Gallagher at the One Love Manchester concert
GETTY IMAGES
Gallagher, 44, describes declining Ono’s invitation to have a tinkle on Lennon’s piano (“because I can’t f***ing play the thing”) before taking up her offer of a cup of tea and rich tea biscuits, only to drop an entire biscuit into his drink by mistake. Ono expressed concern that Gallagher’s son Lennon might get a hard time from the other kids at school, but Liam reassured her that Lennon Gallagher is a top name and he would be fine. Then he noticed the Japanese writing on the cornices.
“I asked her what it meant and she said, ‘Funny you should mention that. John saw it at my parents’ house and liked it so I put it round our gaff,’ ” he recalls, perhaps not using Ono’s exact words. “It means, ‘While I’ve been hibernating I’ve been gathering my wings.’ So now I’ve put it in a new tune of mine called All I Need. Been trying for years to use that line and then — bingo.”
Gallagher has indeed been gathering his wings. When Oasis came to a messy end in 2009 after Liam launched a plum — then, more painfully, a guitar — at his brother Noel’s head before a gig in Paris, Liam looked like the one who might come off worse. Noel used his songwriting chops to launch a successful solo career while Beady Eye, the band Liam formed with the rest of Oasis, suffered from a distinct lack of killer anthems of the type that Noel is famous for. Then came three years of silence bar the odd jibe on Twitter, most of which involved Liam comparing Noel to a potato. And then Liam returned. There was a triumphant Manchester homecoming gig in May, a surprising duet of the Oasis classic Live Forever with Chris Martin of Coldplay at Ariana Grande’s One Love concert in June, and a just-announced Glastonbury slot that is already the talk of the festival.

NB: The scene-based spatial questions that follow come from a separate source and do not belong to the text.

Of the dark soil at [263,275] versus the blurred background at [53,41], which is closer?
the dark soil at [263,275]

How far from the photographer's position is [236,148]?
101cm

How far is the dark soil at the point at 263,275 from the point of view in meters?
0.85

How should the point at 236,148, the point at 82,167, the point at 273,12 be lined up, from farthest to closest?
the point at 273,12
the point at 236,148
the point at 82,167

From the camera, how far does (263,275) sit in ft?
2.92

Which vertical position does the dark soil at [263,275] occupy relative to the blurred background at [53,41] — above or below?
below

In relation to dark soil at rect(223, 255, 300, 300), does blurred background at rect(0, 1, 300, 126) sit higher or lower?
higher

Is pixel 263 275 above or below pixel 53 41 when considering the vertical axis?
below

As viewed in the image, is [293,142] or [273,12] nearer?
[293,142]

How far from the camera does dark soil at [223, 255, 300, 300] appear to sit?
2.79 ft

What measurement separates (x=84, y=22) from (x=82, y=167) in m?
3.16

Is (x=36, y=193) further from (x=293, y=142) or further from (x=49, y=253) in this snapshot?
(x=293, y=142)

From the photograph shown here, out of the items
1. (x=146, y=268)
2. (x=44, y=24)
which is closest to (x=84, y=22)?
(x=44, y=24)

“I’m steaming for Glastonbury,” says Gallagher, looking toned in a black T-shirt, cropped hair and jeans; we are meeting at 11 in the morning and he has already been for a seven-mile run on Hampstead Heath. “Now is the right time. We’ve had enough of politician rock’n’rollers who say all the right things before going back to their nice houses. I’m the truth juice, man. I’m a little aggy bastard and that’s what it’s all about. ”
I remind him that last time we met, in 2011, he derided Glastonbury as an inferno of “celebrities walking around in their famous wellingtons”, an apt if damning summation of the festival’s backstage scene. “Yeah, but there are dickheads everywhere, aren’t there? I certainly won’t be hanging around with any celebrities. I’ll be holding it down in my own little spot. And my kids [Lennon, 17, and Gene, 15] are coming for the first time, so I won’t be taking mushrooms either. Not in front of them, anyway.”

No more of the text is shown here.